#### [Work instructions]
Continue the biography of Ewen Solon from its final sentence, the one listing his film credits.

#### [Source text]
- Solon as Lucas in Maigret (1960-1963)
- Born: Peter Ewen Solon 7 September 1917 Auckland, New Zealand
- Died: 7 July 1985 (aged 67) Addlestone, Surrey, England
- Occupation: Actor

= Ewen Solon =

New Zealand-born actor (1917–1985)

Peter Ewen Solon (7 September 1917 – 7 July 1985) was a New Zealand-born actor, who worked extensively in both the United Kingdom and Australia.

At the outbreak of World War II, Solon became a member of the First Echelon, 2nd NZEF that saw service in the Middle East. Later appointed as a commissioned officer, he married Frances Gwendolyne Hughes, a New Zealander; also serving in Egypt during the War.

After training as a primary school teacher he travelled overseas to pursue an acting career. Film credits include: Rob Roy, the Highland Rogue, The Dam Busters, Murder Anonymous 1955 (part of the Scotland Yard film series), The Hound of the Baskervilles, The Terror of the Tongs, The Curse of the Werewolf, The Message, Unidentified Flying Oddball and The Wicked Lady.

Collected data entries
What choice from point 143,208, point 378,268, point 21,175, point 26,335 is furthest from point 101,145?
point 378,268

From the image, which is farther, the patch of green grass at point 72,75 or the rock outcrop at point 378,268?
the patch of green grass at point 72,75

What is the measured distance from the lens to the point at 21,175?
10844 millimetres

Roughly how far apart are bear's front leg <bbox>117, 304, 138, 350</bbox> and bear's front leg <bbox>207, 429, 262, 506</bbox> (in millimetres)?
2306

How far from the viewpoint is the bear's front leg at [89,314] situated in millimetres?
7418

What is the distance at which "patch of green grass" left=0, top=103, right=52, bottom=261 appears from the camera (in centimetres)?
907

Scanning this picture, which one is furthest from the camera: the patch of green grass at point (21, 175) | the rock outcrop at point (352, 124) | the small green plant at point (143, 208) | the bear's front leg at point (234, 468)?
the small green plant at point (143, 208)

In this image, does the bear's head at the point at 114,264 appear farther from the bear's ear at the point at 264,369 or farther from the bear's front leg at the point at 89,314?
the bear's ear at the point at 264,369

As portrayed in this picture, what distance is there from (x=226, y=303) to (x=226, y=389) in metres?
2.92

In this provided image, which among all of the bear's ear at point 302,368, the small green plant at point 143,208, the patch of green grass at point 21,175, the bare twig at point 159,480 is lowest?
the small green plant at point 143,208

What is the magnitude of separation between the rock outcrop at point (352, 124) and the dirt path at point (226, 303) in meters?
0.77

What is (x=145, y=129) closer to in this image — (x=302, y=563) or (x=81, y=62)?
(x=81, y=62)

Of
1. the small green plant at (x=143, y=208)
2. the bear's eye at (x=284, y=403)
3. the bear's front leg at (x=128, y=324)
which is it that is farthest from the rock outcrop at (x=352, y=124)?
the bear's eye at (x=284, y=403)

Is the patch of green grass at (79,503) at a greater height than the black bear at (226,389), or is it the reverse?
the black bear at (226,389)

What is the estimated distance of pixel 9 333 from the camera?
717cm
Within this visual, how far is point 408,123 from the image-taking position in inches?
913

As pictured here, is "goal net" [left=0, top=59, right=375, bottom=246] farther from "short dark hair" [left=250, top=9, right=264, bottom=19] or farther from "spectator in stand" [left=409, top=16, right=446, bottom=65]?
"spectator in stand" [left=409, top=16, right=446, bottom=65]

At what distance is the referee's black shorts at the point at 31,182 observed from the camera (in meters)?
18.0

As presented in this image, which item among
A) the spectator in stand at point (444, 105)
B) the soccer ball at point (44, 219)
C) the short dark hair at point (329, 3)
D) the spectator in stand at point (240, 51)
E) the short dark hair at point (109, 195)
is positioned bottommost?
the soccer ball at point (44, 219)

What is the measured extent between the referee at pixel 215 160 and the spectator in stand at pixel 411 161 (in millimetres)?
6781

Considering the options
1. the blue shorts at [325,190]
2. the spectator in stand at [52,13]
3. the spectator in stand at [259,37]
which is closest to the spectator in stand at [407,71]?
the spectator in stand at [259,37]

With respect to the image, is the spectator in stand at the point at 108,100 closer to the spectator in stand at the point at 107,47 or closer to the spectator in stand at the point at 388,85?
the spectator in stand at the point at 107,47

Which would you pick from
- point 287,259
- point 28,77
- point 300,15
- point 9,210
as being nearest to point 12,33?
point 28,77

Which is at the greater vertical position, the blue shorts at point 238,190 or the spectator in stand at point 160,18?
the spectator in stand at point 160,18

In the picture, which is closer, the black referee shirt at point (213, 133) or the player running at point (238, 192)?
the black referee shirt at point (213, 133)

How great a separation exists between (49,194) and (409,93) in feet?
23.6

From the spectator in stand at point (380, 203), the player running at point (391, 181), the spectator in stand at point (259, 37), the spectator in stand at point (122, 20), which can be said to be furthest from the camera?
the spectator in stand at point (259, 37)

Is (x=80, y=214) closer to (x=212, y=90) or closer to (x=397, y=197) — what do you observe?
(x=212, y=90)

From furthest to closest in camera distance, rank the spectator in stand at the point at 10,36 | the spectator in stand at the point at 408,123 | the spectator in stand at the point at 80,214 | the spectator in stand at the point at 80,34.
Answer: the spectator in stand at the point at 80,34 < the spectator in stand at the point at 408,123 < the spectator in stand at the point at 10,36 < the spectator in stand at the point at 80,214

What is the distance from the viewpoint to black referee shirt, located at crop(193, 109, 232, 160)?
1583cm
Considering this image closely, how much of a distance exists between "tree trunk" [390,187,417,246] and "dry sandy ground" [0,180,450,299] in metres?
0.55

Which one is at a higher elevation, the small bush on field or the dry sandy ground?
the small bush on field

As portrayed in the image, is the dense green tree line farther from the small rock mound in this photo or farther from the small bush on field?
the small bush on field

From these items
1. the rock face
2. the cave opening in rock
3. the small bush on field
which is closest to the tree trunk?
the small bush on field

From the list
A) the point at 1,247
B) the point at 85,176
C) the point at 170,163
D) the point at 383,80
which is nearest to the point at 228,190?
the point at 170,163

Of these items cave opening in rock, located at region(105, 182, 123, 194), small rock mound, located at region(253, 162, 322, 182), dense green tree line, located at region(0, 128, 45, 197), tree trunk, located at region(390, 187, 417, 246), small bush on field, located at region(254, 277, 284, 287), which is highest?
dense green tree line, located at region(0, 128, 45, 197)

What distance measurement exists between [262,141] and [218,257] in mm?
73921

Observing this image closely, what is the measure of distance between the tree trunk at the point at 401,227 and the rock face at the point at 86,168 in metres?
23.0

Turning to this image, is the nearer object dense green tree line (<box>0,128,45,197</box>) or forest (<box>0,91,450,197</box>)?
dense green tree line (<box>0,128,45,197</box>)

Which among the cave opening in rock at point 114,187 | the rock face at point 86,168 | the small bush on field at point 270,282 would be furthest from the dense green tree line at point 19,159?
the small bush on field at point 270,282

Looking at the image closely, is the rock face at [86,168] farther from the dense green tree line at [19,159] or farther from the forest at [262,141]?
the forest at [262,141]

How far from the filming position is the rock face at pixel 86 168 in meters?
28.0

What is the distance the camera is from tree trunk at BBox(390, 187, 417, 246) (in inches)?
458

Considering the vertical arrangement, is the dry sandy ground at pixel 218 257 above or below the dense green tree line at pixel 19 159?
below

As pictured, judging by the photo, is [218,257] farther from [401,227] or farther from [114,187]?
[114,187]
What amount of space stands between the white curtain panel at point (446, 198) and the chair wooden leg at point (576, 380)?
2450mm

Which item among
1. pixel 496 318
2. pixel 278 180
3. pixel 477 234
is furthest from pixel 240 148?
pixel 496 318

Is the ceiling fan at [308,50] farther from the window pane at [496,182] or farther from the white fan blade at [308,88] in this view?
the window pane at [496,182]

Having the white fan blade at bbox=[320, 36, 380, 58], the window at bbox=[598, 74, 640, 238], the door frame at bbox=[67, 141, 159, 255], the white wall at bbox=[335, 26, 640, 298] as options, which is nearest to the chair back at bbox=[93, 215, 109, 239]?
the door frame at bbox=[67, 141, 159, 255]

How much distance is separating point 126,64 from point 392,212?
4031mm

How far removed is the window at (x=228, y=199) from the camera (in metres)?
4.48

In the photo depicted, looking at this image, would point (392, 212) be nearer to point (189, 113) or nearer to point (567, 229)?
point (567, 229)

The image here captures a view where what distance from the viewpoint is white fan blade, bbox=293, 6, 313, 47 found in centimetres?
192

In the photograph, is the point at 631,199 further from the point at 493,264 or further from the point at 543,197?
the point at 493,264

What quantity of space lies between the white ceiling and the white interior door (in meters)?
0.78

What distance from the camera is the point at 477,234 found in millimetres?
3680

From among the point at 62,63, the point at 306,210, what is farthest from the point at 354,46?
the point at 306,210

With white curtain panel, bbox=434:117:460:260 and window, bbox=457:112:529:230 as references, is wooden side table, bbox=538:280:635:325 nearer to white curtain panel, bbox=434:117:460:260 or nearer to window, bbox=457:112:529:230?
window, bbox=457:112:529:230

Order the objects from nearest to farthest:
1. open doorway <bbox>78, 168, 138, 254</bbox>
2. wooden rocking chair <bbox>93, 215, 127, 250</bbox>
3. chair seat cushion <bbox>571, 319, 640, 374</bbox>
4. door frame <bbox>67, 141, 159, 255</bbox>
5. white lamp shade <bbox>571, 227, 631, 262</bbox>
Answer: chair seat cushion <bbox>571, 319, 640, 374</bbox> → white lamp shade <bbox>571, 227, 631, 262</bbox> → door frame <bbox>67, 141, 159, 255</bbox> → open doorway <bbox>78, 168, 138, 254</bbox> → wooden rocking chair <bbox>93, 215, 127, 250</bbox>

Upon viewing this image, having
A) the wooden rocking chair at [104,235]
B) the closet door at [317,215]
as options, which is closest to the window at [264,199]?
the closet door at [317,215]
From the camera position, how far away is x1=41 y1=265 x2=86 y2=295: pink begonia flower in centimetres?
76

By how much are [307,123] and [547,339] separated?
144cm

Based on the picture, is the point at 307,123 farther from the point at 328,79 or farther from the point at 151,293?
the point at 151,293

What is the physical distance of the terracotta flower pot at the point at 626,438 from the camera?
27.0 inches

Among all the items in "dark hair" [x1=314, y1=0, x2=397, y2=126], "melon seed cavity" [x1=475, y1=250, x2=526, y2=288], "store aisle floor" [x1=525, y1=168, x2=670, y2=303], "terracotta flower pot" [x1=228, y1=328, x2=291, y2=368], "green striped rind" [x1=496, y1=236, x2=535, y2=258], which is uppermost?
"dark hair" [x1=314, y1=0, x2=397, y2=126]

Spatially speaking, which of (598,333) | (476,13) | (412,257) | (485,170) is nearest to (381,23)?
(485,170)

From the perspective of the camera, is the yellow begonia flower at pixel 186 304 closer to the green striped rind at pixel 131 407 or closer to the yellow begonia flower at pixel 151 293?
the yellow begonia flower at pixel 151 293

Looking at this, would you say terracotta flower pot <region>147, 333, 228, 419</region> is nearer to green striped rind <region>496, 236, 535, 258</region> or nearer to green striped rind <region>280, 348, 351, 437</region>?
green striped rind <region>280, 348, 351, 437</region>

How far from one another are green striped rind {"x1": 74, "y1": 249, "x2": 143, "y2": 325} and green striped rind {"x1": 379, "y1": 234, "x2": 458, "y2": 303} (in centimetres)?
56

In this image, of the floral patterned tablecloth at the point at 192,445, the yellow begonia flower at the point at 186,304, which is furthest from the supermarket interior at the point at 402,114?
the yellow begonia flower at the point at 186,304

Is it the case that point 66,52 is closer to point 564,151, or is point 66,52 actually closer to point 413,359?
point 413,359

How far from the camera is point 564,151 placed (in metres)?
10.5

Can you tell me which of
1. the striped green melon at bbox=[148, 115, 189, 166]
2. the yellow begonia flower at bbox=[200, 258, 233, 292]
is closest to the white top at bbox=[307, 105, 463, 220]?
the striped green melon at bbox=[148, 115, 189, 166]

#### [Answer]
On television, he was a series regular on Maigret; playing Sergeant Lucas, the eponymous commissaire's right-hand man, in 50 of the series' 52 episodes. Early in the filming, he broke his leg in a stunt while jumping from a wall. Subsequent scripts for the BBC TV series had to be rewritten to account for the obvious damage which could not be hidden or shot around.

His other appearances include: The Four Just Men, A Mask for Alexis, Man of the World, Danger Man, Dixon of Dock Green, Doctor Who (in the serials The Savages and Planet of Evil), The Troubleshooters, Redcap, The Revenue Men, Bellbird, Virgin of the Secret Service, Journey to the Unknown, Matlock Police, Spyforce, Division 4 and Into the Labyrinth.

Solon married a second time in 1965, to an English actress, Vicki Woolf.

==Selected filmography==

- London Belongs to Me (1948) - Clerk (uncredited)
- The Naked Heart (1950)
- The Clouded Yellow (1950) - Coniston police sergeant (uncredited)
- Highly Dangerous (1950) - Enemy scientist (uncredited)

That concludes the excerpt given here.